Density plot of chronological age vs predicted age in the test set participants in DIAN (n = 154) (a). Brain age is overestimated in autosomal dominant mutation carriers (n = 125) compared to non-carriers (n = 29) (b). The overestimation in mutation carriers is in part due to Aβ, with a difference between mutation noncarriers (n = 29) and Aβ+ mutation carriers (n = 39) only (Aβ− mutation carriers [n = 75] did not differ from the other groups) (c), and an association between Aβ load and predicted age difference across the whole cohort (n = 154) (d). Light (yellow) colors represent DIAN mutation non-carriers and darker (orange) colors represent DIAN mutation carriers. Density plot of chronological age vs predicted age in the test set participants in PREVENT-AD (n = 256) (e). In individuals at risk of sporadic Alzheimer’s disease, brain age is overestimated irrespectively of APOE ε4 genotype (f). Light (salmon) colors represent PREVENT-AD APOE ε4 non-carriers (n = 147) and darker (dark orange) colors represent PREVENT-AD APOE ε4 carriers (n = 108).
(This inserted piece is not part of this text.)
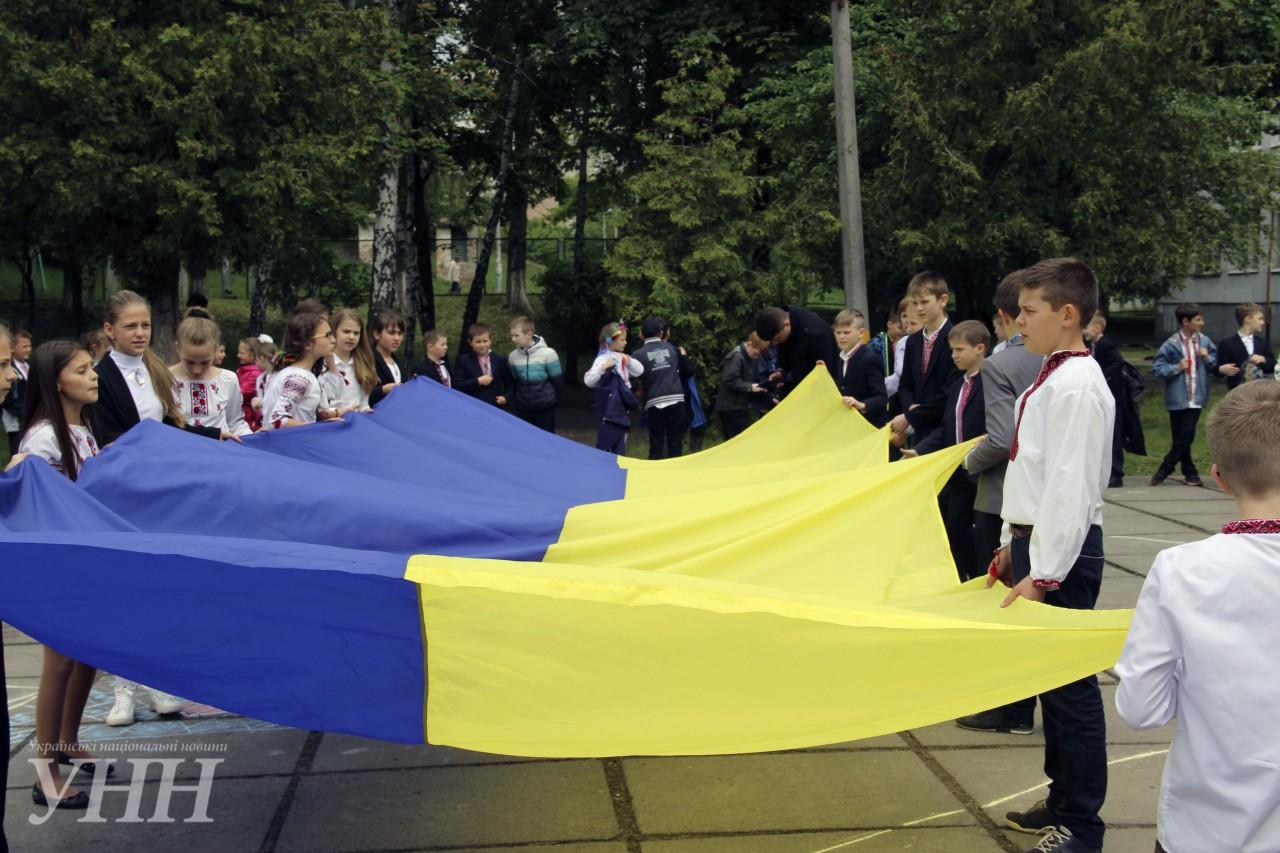 Найбільшу мапу України з вишиванок утворили у Києві – новини на УНН ... f6114cf6753b9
For b, c and f the interquartile range (25th Percentile, Median and 75th Percentile), the whiskers (lines indicating variability outside the upper and lower quartiles minimum value) and the individual dots are presented. For d, shaded (gray) area represents confidence intervals (95%). Statistical values were obtained from general linear models (b, c, f) or partial Pearson’s correlations (d), controlling for chronological age, without further adjustment (two-sided tests). Aβ: beta-amyloid, Aβ−: amyloid-negative, Aβ+: amyloid-positive; APOE4: apolipoprotein E4, PIB: Pittsburgh compound B, SUVR: standardized uptake value ratio. Source data are provided as a Source data file.